# What you have to do
Copy every one of the entries below line for line, changing nothing.
╭─ Dataset extract
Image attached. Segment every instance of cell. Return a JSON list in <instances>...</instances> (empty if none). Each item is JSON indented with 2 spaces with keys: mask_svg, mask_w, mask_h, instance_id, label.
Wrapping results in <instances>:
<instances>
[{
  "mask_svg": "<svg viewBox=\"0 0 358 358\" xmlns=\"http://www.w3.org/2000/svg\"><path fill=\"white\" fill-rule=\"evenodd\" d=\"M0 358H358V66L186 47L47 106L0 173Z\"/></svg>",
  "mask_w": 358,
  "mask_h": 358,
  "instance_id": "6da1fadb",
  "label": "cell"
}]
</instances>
╰─
# Response
Image attached. Segment every instance of cell. Return a JSON list in <instances>...</instances> (empty if none). Each item is JSON indented with 2 spaces with keys: mask_svg, mask_w, mask_h, instance_id, label.
Wrapping results in <instances>:
<instances>
[{
  "mask_svg": "<svg viewBox=\"0 0 358 358\" xmlns=\"http://www.w3.org/2000/svg\"><path fill=\"white\" fill-rule=\"evenodd\" d=\"M0 358H358V66L186 47L47 106L0 173Z\"/></svg>",
  "mask_w": 358,
  "mask_h": 358,
  "instance_id": "6da1fadb",
  "label": "cell"
}]
</instances>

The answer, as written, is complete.